Les évaluations environnementales comprennent les études d’impact environnemental et social (EIES), les Audits Environnementaux (AE) et les évaluations environnementales stratégiques (EES).

Les EE est une activité qui intègre des considérations d’environnement et des perceptions du milieu à la planification des politiques, plans, programmes et projets permettant ainsi de les réaliser tout en assurant la protection et la conservation des milieux de vie. Une évaluation environnementale permet de colliger, de traiter, d’analyser et d’interpréter les impacts afin d’évaluer l’acceptabilité environnementale des politiques, plans, programmes et projets et de préparer les décisions et leur mise en œuvre.
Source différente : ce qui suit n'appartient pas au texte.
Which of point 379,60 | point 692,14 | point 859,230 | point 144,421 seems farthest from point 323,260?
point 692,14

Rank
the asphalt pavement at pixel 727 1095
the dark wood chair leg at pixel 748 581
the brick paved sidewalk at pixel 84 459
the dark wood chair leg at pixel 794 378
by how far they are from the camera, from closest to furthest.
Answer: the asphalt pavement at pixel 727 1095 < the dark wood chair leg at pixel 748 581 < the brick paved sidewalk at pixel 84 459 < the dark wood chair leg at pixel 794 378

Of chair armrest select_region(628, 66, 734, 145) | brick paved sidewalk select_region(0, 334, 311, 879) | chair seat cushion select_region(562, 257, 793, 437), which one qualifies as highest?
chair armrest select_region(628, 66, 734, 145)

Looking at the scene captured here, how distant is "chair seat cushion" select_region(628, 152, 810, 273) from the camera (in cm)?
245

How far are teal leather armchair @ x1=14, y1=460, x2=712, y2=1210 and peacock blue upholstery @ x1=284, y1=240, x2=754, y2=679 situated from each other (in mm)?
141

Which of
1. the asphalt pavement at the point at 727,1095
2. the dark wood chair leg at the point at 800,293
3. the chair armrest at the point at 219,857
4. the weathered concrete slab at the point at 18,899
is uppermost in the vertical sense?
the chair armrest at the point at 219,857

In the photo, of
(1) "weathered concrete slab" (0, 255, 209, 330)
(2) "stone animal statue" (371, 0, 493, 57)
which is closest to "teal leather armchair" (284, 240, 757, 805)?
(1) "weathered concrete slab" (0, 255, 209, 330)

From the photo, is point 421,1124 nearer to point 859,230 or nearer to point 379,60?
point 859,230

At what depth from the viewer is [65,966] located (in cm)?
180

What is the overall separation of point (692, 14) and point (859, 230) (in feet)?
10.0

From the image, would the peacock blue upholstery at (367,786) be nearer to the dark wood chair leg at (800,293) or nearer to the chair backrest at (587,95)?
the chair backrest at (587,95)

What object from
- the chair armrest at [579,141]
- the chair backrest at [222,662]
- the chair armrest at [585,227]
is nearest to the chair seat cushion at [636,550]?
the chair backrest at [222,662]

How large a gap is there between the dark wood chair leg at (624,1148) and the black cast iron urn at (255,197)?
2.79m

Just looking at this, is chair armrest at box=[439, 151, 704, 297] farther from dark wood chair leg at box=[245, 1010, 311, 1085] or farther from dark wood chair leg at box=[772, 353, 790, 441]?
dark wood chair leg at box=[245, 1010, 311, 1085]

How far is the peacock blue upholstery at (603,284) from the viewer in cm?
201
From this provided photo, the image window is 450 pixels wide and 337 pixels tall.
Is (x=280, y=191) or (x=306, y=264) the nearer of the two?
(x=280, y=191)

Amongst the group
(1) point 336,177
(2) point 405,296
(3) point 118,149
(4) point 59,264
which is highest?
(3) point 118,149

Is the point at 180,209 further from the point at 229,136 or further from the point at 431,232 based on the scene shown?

En matière d’évaluation et intégration environnementale le décret 2009-090/PR 22 avril 2009 confère à l’ANGE les attributions suivantes :

  • la promotion et la mise en œuvre du système national des évaluations environnementales notamment les études d’impact, les évaluations environnementales stratégiques, les audits environnementaux »;
  • l’appui à l’intégration de la dimension environnementale dans les politiques, stratégies, programmes et projets de développement national et local ;
  • l’élaboration et la promotion des outils techniques d’analyse, de planification et d’intégration de l’environnement aux politiques, plans, programmes, projets et activités de développement.

Etude d’impact environnemental et social (EIES)

Les fonctions de la direction des évaluations et de l’intégration environnementales portent sur le suivi des procédures des EE.

La procédure des études d’impacts environnemental et social est relativement longue et comporte de nombreuses étapes opérationnelles qui impactent directement le fonctionnement de l’ANGE, de la vérification des termes de référence de l’étude (qui suppose une visite de site) au suivi des plans de gestion environnementaux sur le terrain.

Evaluations environnementales stratégiques

Un processus systématique formel et exhaustif servant à évaluer les effets environnementaux de politiques, plans ou programmes (PPP) ainsi que leurs alternatives, donnant lieu à un rapport écrit dont les conclusions sont utilisées dans la prise de décision par des autorités publiques imputables.

L’objectif de l’EES est de renseigner les décideurs: intégrer les facteurs environnementaux dans l’élaboration des PPP puis la justification et les options, d’impliquer le public dans le processus et de renforcer et mieux encadrer les ÉIES.

Audits Environnementaux

Les audits sont ponctuels en fonction de la genèse du projet. Ils permettent de vérifier le bien-fondé des recommandations à la suite d’une mise en fonctionnement routinière de l’exploitation pour les projets ayant fait objet d’une EIES au préalable. Les audits concernent également les structures ayant démarré leurs activités sans EIES. Le rôle de l’ANGE dans les audits, au même titre que dans les EIES, est de valider les étapes du processus avec des rapports d’audits effectués par des opérateurs externes (agréés par l’ANGE à défaut d’organisme certificateur indépendant type AFNOR, ce qui serait souhaitable dans un futur). Le comité ad hoc fonctionne sur le même principe que pour les EIES à la différence près spécifiée dans l’article 13 du décret 2011-041/PR du 16 mars 2011 fixant les modalités de mise en œuvre de l’audit environnemental.

Les audits sont peu nombreux jusqu’alors et limités par l’absence de matériels : les travaux ne peuvent se faire que sur la base d’appréciations visuelles. L’absence de fonds permettant de faire des analyses de laboratoire, ou de systèmes de mesures intégrés à l’ANGE pose donc un problème, même si des partenariats sont en cours d’élaboration avec les universités publiques du Togo.

Les audits supposent que la réglementation prévoit un système de sanction, mesure le degré d’importance et mettent à disposition une police environnementale assermentée susceptible de pouvoir verbaliser les contrevenants ou procéder à une saisine de la justice. Cette police devrait être opérationnelle sous la tutelle directe du ministère dès le nouveau décret promulgué.